Contacts: John Kydd, Marcy Lagerloef, Nancy Peregrine


The Conversation for Creation Care

We meet on the first Sunday of most months during coffee hour after the 9:30 service. Upcoming dates may change, and will be listed on our events page and in our newsletter. 

Many of us struggle with how to respond to our chaotic and rapidly changing world. Perhaps the most important thing we can do right away is “rethink everything.” Those are simple, but challenging words, and it’s always easier to face such challenges when we do it together! Come join us to examine assumptions, address fears and uncertainties, identify the cultural story that no longer works, and perhaps, explore the nature of trust, truth, loss, hope, love

When we share from our hearts, we find it easier to make changes that Care for Creation.

Please join us on first Sundays. Everyone welcome. No preparation required! As Steven Charleston writes In Ladder to the Light: Our wisdom is not in what we know but in what we wonder. (p 90)

Let’s grow our wisdom AND our actions by WONDERING together!

Questions? Contact Nancy Peregrine.

 


Grace Is Going Solar!

Grace Episcopal Church is pleased to announce that it has been awarded a Clean Energy Grant from the Washington State Department of Commerce to support the installation of a 32.12 kW solar array on the roof of the church.

This Clean Energy Grant is supported with funding from Washington’s Climate Commitment Act. The CCA supports Washington’s climate action efforts by putting cap-and-invest dollars to work to reduce climate pollution, create jobs, and improve public health. Information about the CCA is available at www.climate.wa.gov.

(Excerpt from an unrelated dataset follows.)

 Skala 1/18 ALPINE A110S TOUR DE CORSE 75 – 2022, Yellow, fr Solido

The system is expected to generate about 30,000 kWh annually and marks an important step in Grace’s commitment to environmental stewardship. It will also support the church’s role as a Bainbridge Island resilience hub, developed in partnership with The Island School, to provide temporary shelter and resources during major disasters.

Grace will also extend the project’s benefits beyond its own campus. The energy savings generated by the solar array will be donated to Fishline to help provide direct relief to neighbors struggling to pay utility bills.

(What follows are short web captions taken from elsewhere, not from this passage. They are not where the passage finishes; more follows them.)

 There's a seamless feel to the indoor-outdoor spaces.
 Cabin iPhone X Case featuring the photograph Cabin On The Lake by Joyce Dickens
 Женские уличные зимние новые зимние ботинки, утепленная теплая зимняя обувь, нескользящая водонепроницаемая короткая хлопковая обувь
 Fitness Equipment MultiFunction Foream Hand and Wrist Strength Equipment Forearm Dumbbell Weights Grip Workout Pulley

Once the church’s solar system is installed, Grace will host a second public workshop where community members can see the installation firsthand and learn more about how it works.

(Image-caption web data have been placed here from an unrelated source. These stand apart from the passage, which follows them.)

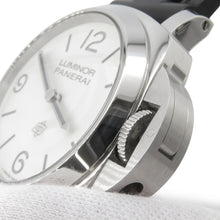 将图像加载到图库查看器中,PANERAI Luminor base logo W44mm Stainless Steel Rubber White DialPAM01087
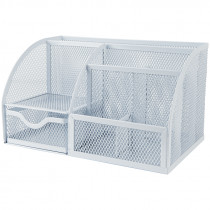 Підставка-органайзер 220*140*130мм., на 7 відділень, металева, біл.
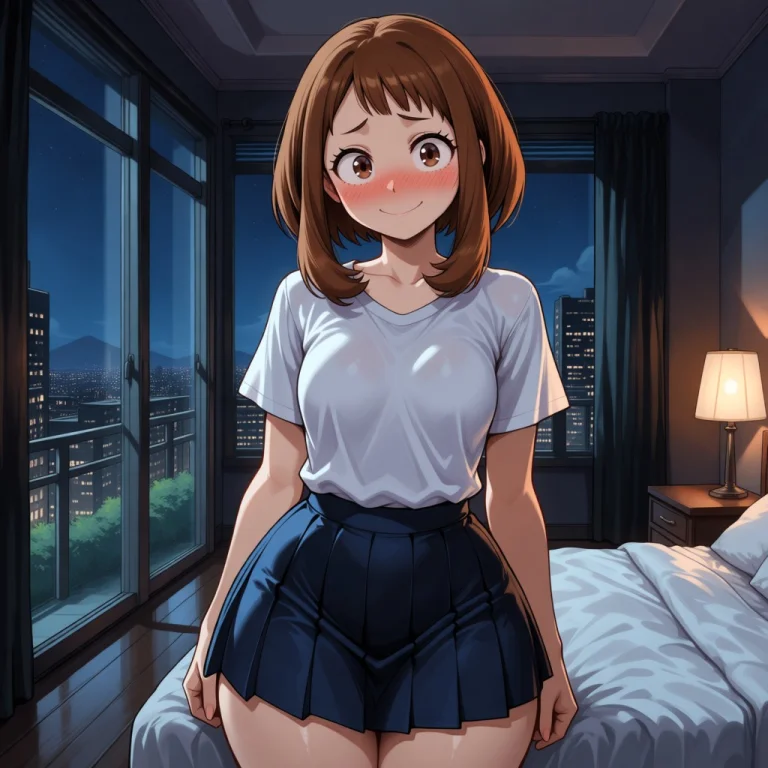Masterpiece, Best Quality, Score9, 1girl, Adult Ochako Urara...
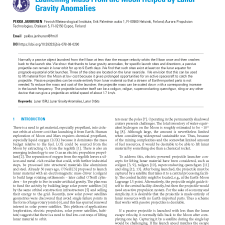 Launching Mass from the Moon Helped by Lunar Gravity Anomalies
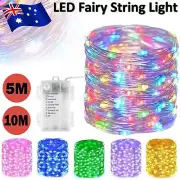 LED String Fairy Lights Battery Powered Copper Wire Xmas Wedding Party Light AUS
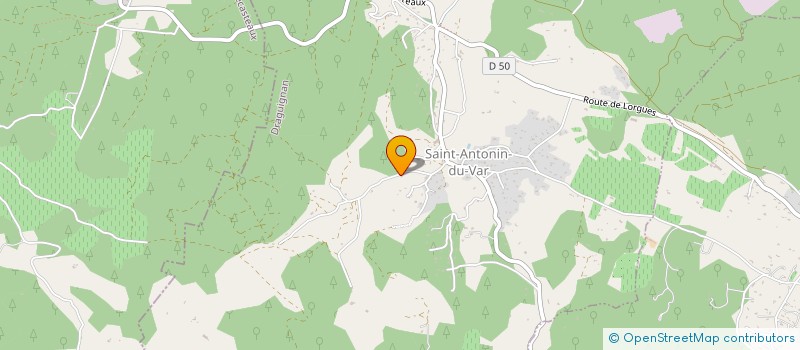 localisation de l'entreprise MADAME ANNEMIEKE STAAL  SAINT-ANTONIN-DU-VAR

For more than thirty years, Grace Episcopal Church has been a proud part of the Bainbridge Island/North Kitsap community. Projects like this reflect its ongoing commitment to caring for creation, serving neighbors, and strengthening the resilience of the place we call home.

“We are grateful to be able to play our part in Bainbridge Island’s growing reputation as a leader in climate action and clean energy — and to be doing it alongside so many partners who share that vision.”


Dawn Chorus: Who Were Those Singers??

On April 6, 2025, eleven adventurous early risers came to explore the Grace trails to listen and watch for birds. The air was full of song, but due to misting rain, not many of our feathered friends were visible on the wing. The big treat was seeing a pileated woodpecker hard at work at the top of a tall dead tree. The chorus included song sparrows, white crowned sparrows, golden crowned sparrows, pine siskins, spotted towhees, American robins, yellow-rumped warblers, dark-eyed juncos, Bewick’s wrens, red-winged black birds, chestnut-backed chickadees, and the final glorious aria from a purple finch perched near the parking lot. Over the years, 46 bird species have been spotted on our land, which has great mixed habitat of trees, open areas, flowering shrubs, and a water source just past the fence on the farm property.

The next time you arrive at Grace in the morning, pause and listen for a while. It will bring you joy and hope.

Thank you, Demi Allen, for leading our crew. And thank you to the Cornell Ornithology Lab for the very helpful Merlin app for identifying birdsongs!